An interview with Tex Watson, on his website, states that he never heard Manson mention The Process. He offers the possibility that Manson encountered the group in prison prior to his March 1967 release. Due to the chronology of the group, this seems extremely unlikely. The Process had probably not even been to the United States, let alone spread far enough to be active in American prisons. While various prison documents show Manson had an interest in Scientology in the early 1960s, they make no mention of him expressing an interest in The Process.
As previously mentioned, Paul Watkins' book makes no mention of The Process.

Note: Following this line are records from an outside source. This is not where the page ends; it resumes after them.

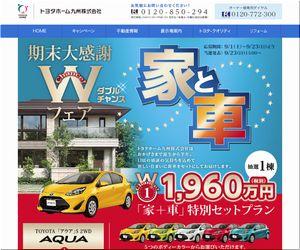 【車の懸賞/その他】:家とトヨタ 「アクア」1台を抽選で1名の方にセット販売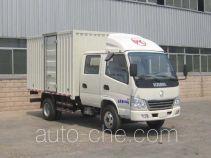 Kama KMC5046XXY33S4 box van truck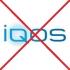 iQOS(アイコス)は禁煙成功率高め!?紙巻に比べて楽な理由を説明
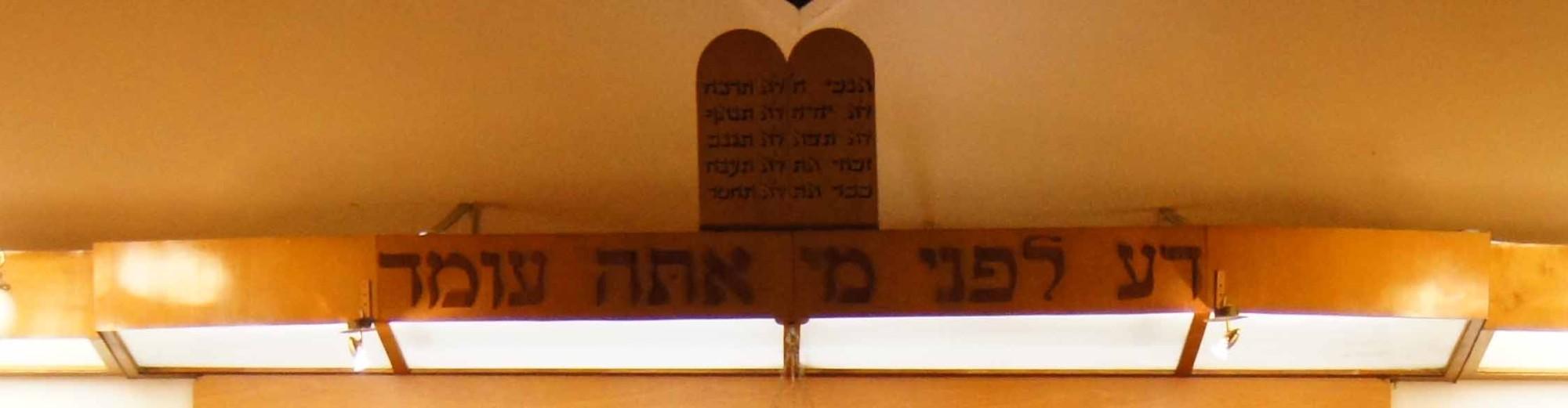 Kingston Synagogue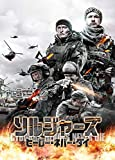 ソルジャーズ ヒーロー・ネバー・ダイ[DVD]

Many works on Manson have little original research and simply repeat the same stories over and over. For example, Maury Terry ("The Ultimate Evil") largely drew from Sanders legally-defeated material. It probably should be mentioned that Terry did so only after The Process had disbanded. The Process connection has been oft repeated but never proven. The Manson legend/myth has flourished in the media and he's everyone's favorite icon for evil. An out-of-the-ordinary cult connection is just the sort of material every tabloid dreams of. So, the story has grown and been repeated but not a single person has ever come forward to cash in with an eye-witness account. Plus, the chronology of events essentially rules out the possibility of a San Francisco meeting.
Robert deGrimston is now a business consultant in New York. MaryAnne's branch of The Process went on to found The Best Friends Animal Society which is one of the world's best known animal sanctuaries. She now lives at the group's sanctuary in Utah with her husband Gabriel DePeyer. The group raised nearly $20 million in 2003 alone.